Cuando escribía, Flaubert bosquejaba de manera aproximada lo que deseaba decir, y entonces trabajaba en lo que había escrito, elaborando, recortando, reescribiendo, hasta que conseguía el efecto deseado. Una vez hecho esto, salía a su terraza y leía a voz en grito las palabras que había escrito, convencido de que si no sonaban bien, algo debía estar mal en ellas. En ese caso, volvía sobre el papel y trabajaba hasta quedar satisfecho. [...]

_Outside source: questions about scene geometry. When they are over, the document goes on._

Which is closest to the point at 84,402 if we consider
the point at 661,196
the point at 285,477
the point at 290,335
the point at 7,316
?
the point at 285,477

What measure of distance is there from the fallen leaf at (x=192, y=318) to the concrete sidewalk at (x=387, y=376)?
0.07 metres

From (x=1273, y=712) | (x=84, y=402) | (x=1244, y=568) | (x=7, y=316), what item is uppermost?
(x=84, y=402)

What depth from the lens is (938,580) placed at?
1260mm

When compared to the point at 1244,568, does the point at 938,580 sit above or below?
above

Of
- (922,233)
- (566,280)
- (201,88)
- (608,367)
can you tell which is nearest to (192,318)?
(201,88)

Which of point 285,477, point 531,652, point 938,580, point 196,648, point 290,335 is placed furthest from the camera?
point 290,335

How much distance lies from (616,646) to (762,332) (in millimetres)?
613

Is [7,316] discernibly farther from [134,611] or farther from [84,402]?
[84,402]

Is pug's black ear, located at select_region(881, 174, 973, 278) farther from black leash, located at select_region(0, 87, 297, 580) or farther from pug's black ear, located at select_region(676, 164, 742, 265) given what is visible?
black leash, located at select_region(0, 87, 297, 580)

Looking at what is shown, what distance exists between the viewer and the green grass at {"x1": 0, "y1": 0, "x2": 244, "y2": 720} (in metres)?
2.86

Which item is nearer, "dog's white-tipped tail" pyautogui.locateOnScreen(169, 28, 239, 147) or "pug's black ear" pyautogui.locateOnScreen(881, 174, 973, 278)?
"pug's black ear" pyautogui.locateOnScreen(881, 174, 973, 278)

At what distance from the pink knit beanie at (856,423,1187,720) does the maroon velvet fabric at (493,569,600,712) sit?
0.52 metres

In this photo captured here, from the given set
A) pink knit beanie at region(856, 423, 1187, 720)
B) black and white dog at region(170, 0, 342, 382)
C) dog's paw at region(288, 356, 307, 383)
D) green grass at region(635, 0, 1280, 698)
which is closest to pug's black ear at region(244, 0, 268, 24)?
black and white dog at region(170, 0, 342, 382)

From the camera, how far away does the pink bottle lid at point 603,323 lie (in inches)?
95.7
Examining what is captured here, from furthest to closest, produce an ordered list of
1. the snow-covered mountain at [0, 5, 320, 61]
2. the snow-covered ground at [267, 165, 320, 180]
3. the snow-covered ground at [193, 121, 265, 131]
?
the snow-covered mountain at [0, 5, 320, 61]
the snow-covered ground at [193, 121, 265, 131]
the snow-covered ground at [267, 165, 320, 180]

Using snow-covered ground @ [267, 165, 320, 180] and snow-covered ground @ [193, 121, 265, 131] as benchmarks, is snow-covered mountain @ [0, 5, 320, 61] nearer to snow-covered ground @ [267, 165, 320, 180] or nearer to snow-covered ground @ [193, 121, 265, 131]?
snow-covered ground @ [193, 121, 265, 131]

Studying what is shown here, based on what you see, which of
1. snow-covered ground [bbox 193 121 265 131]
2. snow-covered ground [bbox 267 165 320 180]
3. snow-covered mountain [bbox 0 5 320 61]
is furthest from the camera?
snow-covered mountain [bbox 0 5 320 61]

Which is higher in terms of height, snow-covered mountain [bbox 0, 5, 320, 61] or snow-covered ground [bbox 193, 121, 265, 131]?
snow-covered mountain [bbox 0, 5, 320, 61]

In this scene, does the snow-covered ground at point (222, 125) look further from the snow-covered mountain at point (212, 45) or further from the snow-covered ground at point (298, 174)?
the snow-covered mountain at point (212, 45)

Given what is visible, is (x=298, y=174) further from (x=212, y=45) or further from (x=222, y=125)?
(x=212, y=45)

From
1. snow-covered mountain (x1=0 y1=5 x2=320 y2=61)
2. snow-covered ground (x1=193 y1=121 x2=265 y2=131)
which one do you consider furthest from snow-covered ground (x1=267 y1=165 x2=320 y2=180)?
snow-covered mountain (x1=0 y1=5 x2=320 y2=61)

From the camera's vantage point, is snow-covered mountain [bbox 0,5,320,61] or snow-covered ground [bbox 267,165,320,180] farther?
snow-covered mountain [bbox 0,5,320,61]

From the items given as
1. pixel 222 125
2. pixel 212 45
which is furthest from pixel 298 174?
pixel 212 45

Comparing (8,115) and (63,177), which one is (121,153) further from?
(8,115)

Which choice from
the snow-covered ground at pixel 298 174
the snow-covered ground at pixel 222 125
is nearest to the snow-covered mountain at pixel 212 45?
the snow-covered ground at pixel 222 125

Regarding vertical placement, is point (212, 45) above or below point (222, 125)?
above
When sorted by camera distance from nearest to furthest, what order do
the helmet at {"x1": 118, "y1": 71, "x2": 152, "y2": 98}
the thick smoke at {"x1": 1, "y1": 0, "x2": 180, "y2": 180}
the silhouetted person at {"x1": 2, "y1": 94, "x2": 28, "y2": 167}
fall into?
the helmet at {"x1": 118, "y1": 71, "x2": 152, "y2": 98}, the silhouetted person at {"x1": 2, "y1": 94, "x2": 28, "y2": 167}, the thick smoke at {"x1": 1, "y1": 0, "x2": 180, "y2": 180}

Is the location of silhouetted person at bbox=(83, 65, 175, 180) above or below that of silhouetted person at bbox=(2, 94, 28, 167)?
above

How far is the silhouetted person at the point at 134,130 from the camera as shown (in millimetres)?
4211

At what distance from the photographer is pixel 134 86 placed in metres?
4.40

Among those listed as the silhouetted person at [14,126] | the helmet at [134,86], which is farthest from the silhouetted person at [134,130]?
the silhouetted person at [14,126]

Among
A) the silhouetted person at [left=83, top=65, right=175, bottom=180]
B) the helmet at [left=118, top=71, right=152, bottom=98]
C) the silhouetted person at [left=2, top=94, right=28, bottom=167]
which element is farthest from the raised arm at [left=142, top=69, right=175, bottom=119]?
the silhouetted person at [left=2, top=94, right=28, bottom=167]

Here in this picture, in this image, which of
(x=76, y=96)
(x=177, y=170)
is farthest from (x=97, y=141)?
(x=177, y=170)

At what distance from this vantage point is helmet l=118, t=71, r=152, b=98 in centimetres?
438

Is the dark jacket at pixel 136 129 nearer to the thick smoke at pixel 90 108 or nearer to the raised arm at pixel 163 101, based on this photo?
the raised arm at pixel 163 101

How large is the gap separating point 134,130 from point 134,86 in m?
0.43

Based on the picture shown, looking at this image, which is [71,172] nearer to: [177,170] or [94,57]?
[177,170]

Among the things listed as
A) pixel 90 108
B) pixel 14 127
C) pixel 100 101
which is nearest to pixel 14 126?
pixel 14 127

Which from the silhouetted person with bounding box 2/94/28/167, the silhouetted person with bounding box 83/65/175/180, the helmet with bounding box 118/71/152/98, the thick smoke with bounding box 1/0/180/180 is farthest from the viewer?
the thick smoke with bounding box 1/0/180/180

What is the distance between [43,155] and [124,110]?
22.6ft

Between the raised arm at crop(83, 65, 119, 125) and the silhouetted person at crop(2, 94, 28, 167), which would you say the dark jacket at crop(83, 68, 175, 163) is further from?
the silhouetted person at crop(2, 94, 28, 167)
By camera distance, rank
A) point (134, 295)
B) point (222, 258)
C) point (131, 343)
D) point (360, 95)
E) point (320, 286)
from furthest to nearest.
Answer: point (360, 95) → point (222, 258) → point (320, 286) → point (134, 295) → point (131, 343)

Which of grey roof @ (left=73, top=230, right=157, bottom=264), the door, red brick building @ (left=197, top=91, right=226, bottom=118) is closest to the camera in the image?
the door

Louis Bouilhet acudía a Croisset los domingos. Flaubert le leía lo que había escrito durante la semana, y Bouilhet le hacía una crítica. Flaubert vociferaba y discutía, pero Bouilhet se mantenía firme y al final Flaubert aceptaba las enmiendas, la eliminación de los episodios superfluos y las metáforas intrascendentes, la corrección de notas discordantes en las que su amigo insistía. No es de extrañar que la novela avanzase a paso de tortuga. En una carta Flaubert escribió: “Todo el lunes y el martes los dediqué a escribir dos líneas”. Eso no quiere decir que sólo escribiera dos líneas en dos días, pues podía haber escrito una docena de páginas; significa que con todo su trabajo sólo lograba escribir dos líneas a su entera satisfacción. Para Flaubert la tensión de la composición era agotadora. Sabemos lo laboriosa que le resultó la tarea de escribir la conocida escena de la feria agrícola de Madame Bovary. Emma y Rodolphe están sentados junto a una ventana en la taberna del pueblo. Ha llegado un representante del prefecto para pronunciar un discurso. Flaubert explicó en una carta a Louise Colet lo que deseaba hacer:

“Tengo que situar juntas en la misma conversación a cinco o seis personas (que hablan), varias más (una de las cuales escucha), el punto donde eso sucede, la impresión del lugar, al tiempo que hago descripciones físicas de personas y cosas, y mostrar en medio de todo ello a un hombre y una mujer que comienzan (por sus gustos parecidos) a sentirse un poco atraídos el uno por la otra”.

No parece que sea difícil hacer eso, y en efecto Flaubert lo hizo a las mil maravillas, pero, aunque sólo son veintisiete páginas, tardó dos meses en escribirlas. Balzac lo habría hecho a su manera, y no con peores resultados, en una semana. Los grandes novelistas, Balzac, Dickens y Tolstói, tenían lo que estamos acostumbrados a llamar inspiración. Sólo en alguna escena aquí y otra allá se advierte que Flaubert la tuviera; para lo demás parece recurrir al trabajo puro y duro, a los consejos y sugerencias de Bouilhet y a su propia capacidad de observación. Eso no significa menospreciar a Madame Bovary, pero es extraño que una obra tan grande se produjese, no como pensamos que se produjeron Papá Goriot o David Copperfield, en el libre flujo de una fantasía exuberante, sino casi por puro raciocinio.